Ryszard Petru (niezależny ekonomista) mówi: Najgorsze przed nami. Śmieszą mnie głosy, że u nas nie widać kryzysu. Jeszcze go zobaczymy. Pierwsze odczuwalne dla każdego objawy kryzysu - takie jak zwolnienia - będą na początku 2009 roku.

Witold Orłowski (doradca ekonomiczny PricewaterhouseCoopers) ocenia: Rynki finansowe niedługo powinny zacząć się uspokajać. Jednak czeka nas wyhamowanie eksportu i inwestycji zagranicznych. Gospodarkę ratować mogą pieniądze z funduszy unijnych.
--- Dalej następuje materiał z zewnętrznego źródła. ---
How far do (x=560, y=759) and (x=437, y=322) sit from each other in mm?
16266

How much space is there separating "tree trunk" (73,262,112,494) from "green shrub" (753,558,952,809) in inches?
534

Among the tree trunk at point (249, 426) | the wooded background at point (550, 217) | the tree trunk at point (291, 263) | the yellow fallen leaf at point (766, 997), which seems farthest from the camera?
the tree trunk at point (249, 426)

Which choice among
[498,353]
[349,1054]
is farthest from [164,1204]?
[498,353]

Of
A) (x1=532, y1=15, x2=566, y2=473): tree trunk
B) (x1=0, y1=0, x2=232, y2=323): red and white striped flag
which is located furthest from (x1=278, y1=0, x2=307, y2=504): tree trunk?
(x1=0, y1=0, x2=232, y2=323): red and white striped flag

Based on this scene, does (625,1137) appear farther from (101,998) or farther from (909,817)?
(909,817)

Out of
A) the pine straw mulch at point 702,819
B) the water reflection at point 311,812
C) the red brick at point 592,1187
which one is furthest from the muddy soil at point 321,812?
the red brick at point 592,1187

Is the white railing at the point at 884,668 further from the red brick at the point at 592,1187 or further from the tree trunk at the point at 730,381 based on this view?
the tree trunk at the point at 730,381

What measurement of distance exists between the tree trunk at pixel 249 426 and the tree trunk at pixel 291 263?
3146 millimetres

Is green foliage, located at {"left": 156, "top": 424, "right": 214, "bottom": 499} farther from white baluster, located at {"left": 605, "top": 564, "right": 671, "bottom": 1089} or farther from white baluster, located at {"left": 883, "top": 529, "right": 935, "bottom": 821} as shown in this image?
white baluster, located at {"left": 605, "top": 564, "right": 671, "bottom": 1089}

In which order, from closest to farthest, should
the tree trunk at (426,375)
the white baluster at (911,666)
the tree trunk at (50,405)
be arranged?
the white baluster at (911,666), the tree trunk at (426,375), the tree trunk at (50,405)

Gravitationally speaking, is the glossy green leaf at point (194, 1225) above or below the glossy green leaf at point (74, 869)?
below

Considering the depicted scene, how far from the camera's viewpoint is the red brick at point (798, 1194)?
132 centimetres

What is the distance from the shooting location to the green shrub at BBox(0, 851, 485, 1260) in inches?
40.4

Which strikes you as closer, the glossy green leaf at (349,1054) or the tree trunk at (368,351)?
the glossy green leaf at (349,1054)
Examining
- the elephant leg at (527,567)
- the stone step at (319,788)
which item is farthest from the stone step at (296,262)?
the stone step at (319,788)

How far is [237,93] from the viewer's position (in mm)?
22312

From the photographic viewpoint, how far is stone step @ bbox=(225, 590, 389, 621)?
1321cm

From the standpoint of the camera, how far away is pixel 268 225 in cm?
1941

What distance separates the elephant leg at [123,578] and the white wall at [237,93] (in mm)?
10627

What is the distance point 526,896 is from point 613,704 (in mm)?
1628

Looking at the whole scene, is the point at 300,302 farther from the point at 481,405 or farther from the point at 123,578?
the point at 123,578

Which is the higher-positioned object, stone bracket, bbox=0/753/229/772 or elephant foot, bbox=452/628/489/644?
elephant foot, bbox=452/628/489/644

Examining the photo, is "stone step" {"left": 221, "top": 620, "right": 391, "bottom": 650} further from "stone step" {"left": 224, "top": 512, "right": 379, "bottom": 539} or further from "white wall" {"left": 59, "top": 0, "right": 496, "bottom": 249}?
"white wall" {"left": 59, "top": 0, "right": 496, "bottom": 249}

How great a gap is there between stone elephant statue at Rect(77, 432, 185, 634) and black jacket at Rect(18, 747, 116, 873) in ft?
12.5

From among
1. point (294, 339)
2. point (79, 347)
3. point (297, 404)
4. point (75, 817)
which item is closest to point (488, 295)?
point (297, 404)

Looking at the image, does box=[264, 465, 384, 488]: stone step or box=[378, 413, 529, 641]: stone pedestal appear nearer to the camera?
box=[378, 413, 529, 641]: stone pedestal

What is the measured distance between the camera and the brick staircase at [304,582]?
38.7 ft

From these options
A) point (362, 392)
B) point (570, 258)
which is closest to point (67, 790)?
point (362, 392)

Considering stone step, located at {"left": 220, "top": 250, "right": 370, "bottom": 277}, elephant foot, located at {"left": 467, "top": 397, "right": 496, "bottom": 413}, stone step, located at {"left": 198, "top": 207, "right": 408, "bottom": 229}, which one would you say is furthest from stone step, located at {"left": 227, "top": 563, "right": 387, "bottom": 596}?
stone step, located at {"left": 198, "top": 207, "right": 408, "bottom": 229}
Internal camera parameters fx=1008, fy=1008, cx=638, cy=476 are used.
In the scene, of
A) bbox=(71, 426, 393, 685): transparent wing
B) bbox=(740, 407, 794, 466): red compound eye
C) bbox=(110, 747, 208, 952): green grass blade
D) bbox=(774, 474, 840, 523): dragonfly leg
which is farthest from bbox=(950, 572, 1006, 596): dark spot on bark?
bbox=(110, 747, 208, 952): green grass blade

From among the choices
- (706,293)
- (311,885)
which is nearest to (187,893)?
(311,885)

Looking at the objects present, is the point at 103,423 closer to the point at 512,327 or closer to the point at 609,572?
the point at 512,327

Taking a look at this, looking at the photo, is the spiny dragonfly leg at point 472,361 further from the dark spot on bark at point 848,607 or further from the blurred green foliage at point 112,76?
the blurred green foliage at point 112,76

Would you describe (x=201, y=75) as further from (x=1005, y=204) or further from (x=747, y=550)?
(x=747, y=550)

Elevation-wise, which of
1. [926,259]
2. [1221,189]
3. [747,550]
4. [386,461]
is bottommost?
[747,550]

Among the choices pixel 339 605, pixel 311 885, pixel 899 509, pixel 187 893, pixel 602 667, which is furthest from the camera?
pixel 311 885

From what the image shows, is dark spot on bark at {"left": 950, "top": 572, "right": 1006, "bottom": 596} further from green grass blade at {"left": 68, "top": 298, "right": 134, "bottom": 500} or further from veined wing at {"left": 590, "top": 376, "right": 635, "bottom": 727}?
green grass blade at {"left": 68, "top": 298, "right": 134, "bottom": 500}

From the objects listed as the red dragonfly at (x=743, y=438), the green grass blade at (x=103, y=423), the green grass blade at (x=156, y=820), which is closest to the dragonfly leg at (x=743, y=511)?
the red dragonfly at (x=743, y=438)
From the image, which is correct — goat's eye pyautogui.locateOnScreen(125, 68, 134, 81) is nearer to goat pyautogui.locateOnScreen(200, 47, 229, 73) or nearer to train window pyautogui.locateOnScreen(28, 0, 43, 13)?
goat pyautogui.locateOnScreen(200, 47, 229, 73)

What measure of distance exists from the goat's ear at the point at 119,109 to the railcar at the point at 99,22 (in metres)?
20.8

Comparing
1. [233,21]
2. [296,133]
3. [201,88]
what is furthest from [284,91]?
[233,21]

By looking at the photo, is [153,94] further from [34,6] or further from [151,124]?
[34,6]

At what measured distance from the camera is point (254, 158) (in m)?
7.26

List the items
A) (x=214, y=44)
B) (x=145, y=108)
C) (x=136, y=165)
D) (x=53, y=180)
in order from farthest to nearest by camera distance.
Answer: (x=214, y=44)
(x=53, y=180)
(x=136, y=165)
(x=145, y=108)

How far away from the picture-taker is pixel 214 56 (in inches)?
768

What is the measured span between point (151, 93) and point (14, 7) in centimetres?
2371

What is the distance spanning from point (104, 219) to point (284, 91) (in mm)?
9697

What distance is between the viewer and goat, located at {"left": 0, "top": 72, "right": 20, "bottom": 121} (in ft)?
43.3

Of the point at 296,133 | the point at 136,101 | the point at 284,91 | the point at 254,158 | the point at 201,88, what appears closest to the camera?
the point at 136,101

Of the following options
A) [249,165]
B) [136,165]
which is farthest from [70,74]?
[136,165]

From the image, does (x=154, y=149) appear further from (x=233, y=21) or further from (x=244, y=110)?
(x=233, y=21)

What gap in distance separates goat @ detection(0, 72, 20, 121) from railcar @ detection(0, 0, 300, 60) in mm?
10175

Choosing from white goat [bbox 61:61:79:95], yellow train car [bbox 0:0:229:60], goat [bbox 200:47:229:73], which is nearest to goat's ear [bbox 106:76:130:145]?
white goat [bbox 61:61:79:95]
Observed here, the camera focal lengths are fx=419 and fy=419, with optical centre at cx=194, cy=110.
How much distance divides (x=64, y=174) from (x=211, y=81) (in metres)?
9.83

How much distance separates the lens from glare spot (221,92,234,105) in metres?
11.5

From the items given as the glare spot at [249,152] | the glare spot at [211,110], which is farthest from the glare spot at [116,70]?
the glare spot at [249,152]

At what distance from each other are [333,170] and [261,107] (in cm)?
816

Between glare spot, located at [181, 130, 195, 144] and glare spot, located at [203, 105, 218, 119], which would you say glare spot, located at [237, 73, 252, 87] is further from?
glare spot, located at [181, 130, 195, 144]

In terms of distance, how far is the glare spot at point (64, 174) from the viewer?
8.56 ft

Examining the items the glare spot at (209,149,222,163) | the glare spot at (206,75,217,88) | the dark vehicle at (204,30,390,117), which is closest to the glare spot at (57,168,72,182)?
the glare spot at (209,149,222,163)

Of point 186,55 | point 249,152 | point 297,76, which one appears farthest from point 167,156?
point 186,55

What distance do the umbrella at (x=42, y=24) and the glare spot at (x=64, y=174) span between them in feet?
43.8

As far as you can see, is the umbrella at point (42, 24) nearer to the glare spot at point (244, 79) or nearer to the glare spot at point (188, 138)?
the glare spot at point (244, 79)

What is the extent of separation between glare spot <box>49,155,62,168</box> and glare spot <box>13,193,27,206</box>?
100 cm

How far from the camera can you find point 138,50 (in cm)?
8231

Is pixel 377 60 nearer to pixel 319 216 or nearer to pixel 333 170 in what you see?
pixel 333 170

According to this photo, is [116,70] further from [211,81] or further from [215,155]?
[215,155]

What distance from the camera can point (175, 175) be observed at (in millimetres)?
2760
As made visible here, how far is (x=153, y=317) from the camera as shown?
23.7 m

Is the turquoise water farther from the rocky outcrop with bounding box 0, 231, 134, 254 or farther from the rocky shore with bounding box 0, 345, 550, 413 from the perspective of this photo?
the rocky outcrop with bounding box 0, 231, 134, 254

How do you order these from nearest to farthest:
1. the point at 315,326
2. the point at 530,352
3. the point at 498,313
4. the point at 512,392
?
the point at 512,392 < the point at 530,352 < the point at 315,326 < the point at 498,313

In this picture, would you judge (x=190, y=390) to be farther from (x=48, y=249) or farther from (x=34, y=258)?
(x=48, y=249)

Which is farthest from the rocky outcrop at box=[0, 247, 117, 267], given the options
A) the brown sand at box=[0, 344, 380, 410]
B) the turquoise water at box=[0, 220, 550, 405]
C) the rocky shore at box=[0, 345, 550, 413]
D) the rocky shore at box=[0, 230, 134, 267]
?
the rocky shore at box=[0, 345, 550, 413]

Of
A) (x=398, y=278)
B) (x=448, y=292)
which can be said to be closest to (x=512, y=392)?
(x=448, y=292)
Krzysztof Rybiński (partner w f irmie doradczej Ernst & Young) podkreślił :Nie wierzę w to, że pod wpływem kryzysu fundusze unijne będą lepiej wykorzystane, procedury przetargowe będą lepiej szły. Niby dlaczego? Chyba że w czasie kryzysu rząd zrobi najbardziej oczywiste reformy, które ułatwią inwestycje.

Stefan Kawalec (prezes firmy doradczej Capital Strategy) dodał, że Rząd powinien wymusić na bankach udzielanie kredytów. Bez tego banki nadal będą zacieśniały politykę kredytową i w efekcie przedsiębiorstwa będą miały problemy z płynnością.